The GAW15 participants included 350 individuals from 20 countries on four continents – Asia, Australia, Europe, North and South America. The 252 contributions submitted to GAW15 were organized into 17 presentation groups of 11 to 18 papers each, grouped based on common methodological themes. The 17 presentation groups were organized around the following themes: association analysis (Problem 1); association analysis (Problem 2); association analysis (Problem 3); combining linkage and association; data mining, neural networks, and gene networks (Problem 1); data mining, neural networks, and trees (Problems 2 and 3); gene × gene interaction; gene × environment interaction; linkage analysis (Problem 1); linkage analysis (Problems 2 and 3); model selection and Bayesian methods; multivariate analysis; candidate gene association; multistage designs; multiple testing and false discovery rate; processing and normalization of expression traits and their effect on analysis; and SNP selection, ancestry informative markers, and linkage disequilibrium between markers. For each presentation group, a group leader was chosen who had previous GAW experience. This person facilitated group discussion, organized the group's oral presentation to the general GAW meeting, and took the lead in writing the group summary paper to be published in Genetic Epidemiology.
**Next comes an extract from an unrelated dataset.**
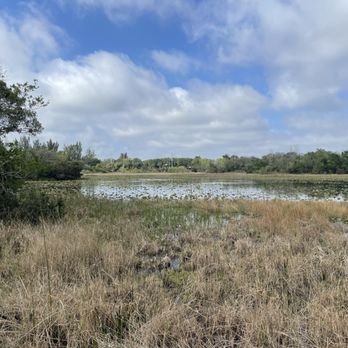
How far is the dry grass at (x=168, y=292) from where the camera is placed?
378 centimetres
Members of most presentation groups began interacting by email and/or conference call before GAW15, comparing and contrasting their approaches and results. Each presentation group also met at least once during the Workshop, where they continued their discussions and finalized a group presentation that was delivered to the full GAW15 audience during the general sessions. The group meetings were attended mostly by group participants but were open to all GAW15 attendees. During poster sessions, 118 individual contributions were presented. There also was a special general session on "Novel Methods" at which four of the contributions (selected prior to GAW15 on the basis of the submitted papers) that had used or developed novel analytical approaches were highlighted and presented.
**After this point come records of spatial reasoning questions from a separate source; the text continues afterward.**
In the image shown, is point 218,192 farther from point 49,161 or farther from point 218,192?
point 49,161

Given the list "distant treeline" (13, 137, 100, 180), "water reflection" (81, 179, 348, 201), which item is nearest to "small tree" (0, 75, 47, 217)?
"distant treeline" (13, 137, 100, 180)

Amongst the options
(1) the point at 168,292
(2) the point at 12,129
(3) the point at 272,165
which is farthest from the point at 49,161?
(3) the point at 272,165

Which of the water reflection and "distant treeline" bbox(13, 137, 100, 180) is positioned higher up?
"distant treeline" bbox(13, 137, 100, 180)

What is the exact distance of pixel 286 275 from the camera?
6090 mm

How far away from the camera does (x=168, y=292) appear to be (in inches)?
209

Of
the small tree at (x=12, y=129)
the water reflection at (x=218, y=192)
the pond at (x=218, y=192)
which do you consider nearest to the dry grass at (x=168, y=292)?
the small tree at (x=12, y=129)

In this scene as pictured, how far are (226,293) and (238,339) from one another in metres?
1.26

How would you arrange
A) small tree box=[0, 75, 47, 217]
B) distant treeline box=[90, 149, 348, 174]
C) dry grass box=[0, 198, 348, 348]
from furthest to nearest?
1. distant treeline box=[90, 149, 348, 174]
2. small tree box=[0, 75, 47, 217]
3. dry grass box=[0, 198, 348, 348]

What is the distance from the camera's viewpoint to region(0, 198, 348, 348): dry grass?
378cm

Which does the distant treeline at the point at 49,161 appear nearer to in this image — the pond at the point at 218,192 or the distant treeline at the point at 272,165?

The 162 GAW contributions included in this issue of BMC Proceedings are a subset of the 252 contributions presented at GAW15. All of these papers have been peer-reviewed and were selected on the basis of scientific merit. First come three papers that describe the data sets. These are followed by the 162 individual GAW15 contributions organized by presentation group, and alphabetically by first author within each group. Additionally, in a forthcoming supplement to the journal Genetic Epidemiology, a paper by each presentation group summarizes the contributions to that group and the lessons learned, comparing and contrasting contributions and describing their main themes and results. Overall, GAW15 generated many interesting discussions and some conclusions concerning appropriate approaches to the analysis of massively multivariate data, and methods for separating multiple functional loci within a region of linkage or association. These discussions also highlighted areas in which further methodological development is needed.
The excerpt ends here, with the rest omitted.